Yöre: Kayseri / Develi - Gazi kasabası

Kayseri'ye 45 dakika uzaklıkta olan Develi ilçesinin Gazi kasabasında bulunan “Ak Gelin” taşının oluşumu hakkında yöre halkı yıllardır bir ef- sane anlatmaktadır:

Develi'den bir Türkmen obası Erciyes'in güney eteklerinde bir yaylaya çıkar. Bu obada ahlâkî ve fizîkî güzelliğinden dolayı “Ak Gelin” adı verilen bir gelin vardır. Kocası ve iki çocuğu ile birlikte çok mutlu bir şekilde yaşayan Ak Gelin'in kocası savaşa gitmek zorunda kalır. Develi çevresinde yaşayan bir eşkiya, güzelliği ile ünlü bu kadına göz koymuştur. Sahipsizliğini de öğrenince, bir gece obayı basarak Ak Gelin'i kaçırmak ister. Bunun üzerine gece karanlığında ve savaşın ortasında iki çocuğunu ve gelin sandığını yanına alarak kaçmaya başlayan Ak Gelin, Erciyes Dağı'na çıkar. Uçurumun kenarına gelir ve “Allah'ım beni ve çocuklarımı ya taş et ya da kuş!” der. Bunun üzerine duası kabul olur ve taş kesilir.

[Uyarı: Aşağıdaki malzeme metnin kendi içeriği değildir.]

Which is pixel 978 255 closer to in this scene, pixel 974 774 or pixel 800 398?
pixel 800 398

Güneş doğunca tüm oba sakinleri ve eşkıya; Ak Gelin'i, iki çocuğu ve çeyiz sandığıyla beraber Erciyes Dağı'nda taş kesildiğini görüp hayretler içinde kalırlar. Günler sonra obaya dönen kocası olayı annesinden öğrenir. Koşarak ailesinin taş kesildiği yere gider ve onları orada öylece görür. Derken, uzaklardan bir ses duyar. “Yiğidim namusumu bir eşkiyaya çiğnetmedim, o eşkıyadan ahdımı koma.” Bu ses Ak Gelin'in sesidir. Bunun üzerine delikanlı, taş kesilen ailesine bakarak ”Alırım ahdını koymam Ak Gelin!” diye haykırır. Kocanın eşkiyadan intikamını alıp almadığı belli değildir; ama aşağıdaki ağıtı bu yiğidin yaktığı söylenmektedir:

Sabahtan uğradım ben bir güzele
Güzel ağlatmadı güldürdü beni
Ben güzelden böyle vefa ummazdım
Ak göğsün üstüne kondurdu beni

Ak gelin, sürmelim, sen bilin

Şahin gibi yükseğinden uçarken
Keklik gibi engininden kaçarken
Ab-ı Kevser ırmağından içerken
Susuz pınarlarda kandırdı beni

Ak gelin, sürmelim, sen bilin

Ak gelin indim ola yayladan
Kaşın değil gözün beni ağlatan
Satın mı aldın güzelliğin Mevlâ'dan
Alırım ahdımı koymam seni

Ak gelin, sürmelim, sen bilin

Bu taşla ilgili yöre halkı tarafından oluşturulmuş ve iki rivayete dayanan bir başka efsane daha vardır:

İlk rivâyete göre, 365 yıl önce Gazi kasabasında Rumlar yaşamaktadır. Bölgede savaşın çıkmasıyla kasabadan kaçmaya başlayan Rumlar'dan çocuğu olan bir kadın, yaşlı ve sırtında çocuğu olduğu için kaçmakta zorlanır. Yüksek bir dağın yamacına gelince, diz çöker ve “Allahım, ya beni taş yap, ya da kuş yap!” diye dua eder. Duası kabul olan kadın, oracıkta taş kesilir.

İkinci rivâyet ise şöyledir: Sırtında çocuğu olan bir kadın, dağda develerini otlatırken çok şiddetli bir doluyla tutulur. Dolunun dışında gökten tırtıl ve böcek de yağar. Bu durumdan son derece korkan kadın, kayalıkların dibine sığınarak kıbleye döner ve “Allahım beni ya taş et, ya da kuş et.” diye yalvarır. Duası kabul olan kadın sırtında yavrusu ve ilerideki develeri ile beraber taş kesilir.

Günümüzde anneler, çocuklarını hastalıktan uzak tutacağına inandıkları için kayanın olduğu yerden geçirirler.[1]

Kaynaklar

[1] M. Öcal Oğuz & Petek Ersoy, "Türkiye'de 2006 Yılında Yaşayan Taş Kesilme Efsaneleri - Mekânlar ve Anlatılar", Gazi Üniversitesi Türk Halkbilimi Araştırma ve Uygulama Merkezi (THBMER), Ankara 2007, ISBN 978-975-507-211-1.